If you watched the show matches with TLO and Mana, they talked about the constraints of a human-- APM and camera focus. Look at Alpha with blink stalkers vs. mana's immortals, which typically do very well vs stalkers. In this case, Alpha was able to control multiple groups of stalkers and have inhumane micro and was able to maximize the utility of blink that the stalkers could beat the superior unit composition of mana. Instead of having the intelligence to get into the mind of the opponent(theory of mind, strategies in poker, and RPS), the alpha star league taught that particular ai that blink stalkers with beyond human ability control had a better chance to win. When they implemented the different camera constraint, Mana was able to win, but this was with a newly trained network.

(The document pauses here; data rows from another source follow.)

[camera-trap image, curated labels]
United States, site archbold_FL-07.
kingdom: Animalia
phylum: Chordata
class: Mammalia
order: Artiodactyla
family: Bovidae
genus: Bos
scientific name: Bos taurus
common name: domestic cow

@@bitcrusherNOOP very cool insight, thanks. i was a hardcore protoss player so that blink stalker - immortal example is very interesting. i've actually started watching the show matches on mute while listening to this interview, but haven't arrived at that game yet i don't think :D
Let's be more honest. A true general AI that can pass the Turing test would know not to pass the Turing test. So what does the Turing test actually prove? Furthermore, things that would pass today's Turing test, may not pass tomorrow's. Imagine how easily you could fool an eighteenth century philosopher with today's technology.
From here you can see 3 guesses at which paper he is talking about: ai.stackexchange.com/questions/12095/name-of-paper-for-encoding-representing-xy-coordinates-in-deep-learning
Because it's made a risk analysis over the entire probability space. The detriment of 2 more; is statistically less than having your workers attacked and having below the optimum number of probes. Most pros now adopt AlphaStar's worker count
Lex can you improve your voice tone a little bit? Right now, the information contained in this podcast is GOLD, but I fall asleep so easily after getting so much Monotone. :/
Install AlphaMatrix input interface in your neck then the driver and download the latest engine. You will be converted to an android and never fall asleep again!
Can someone teach this guy speaking skills, specifically how not to sound like he is at a funeral? The content is interesting but expect the organ to start playing the requiem in the background at any moment.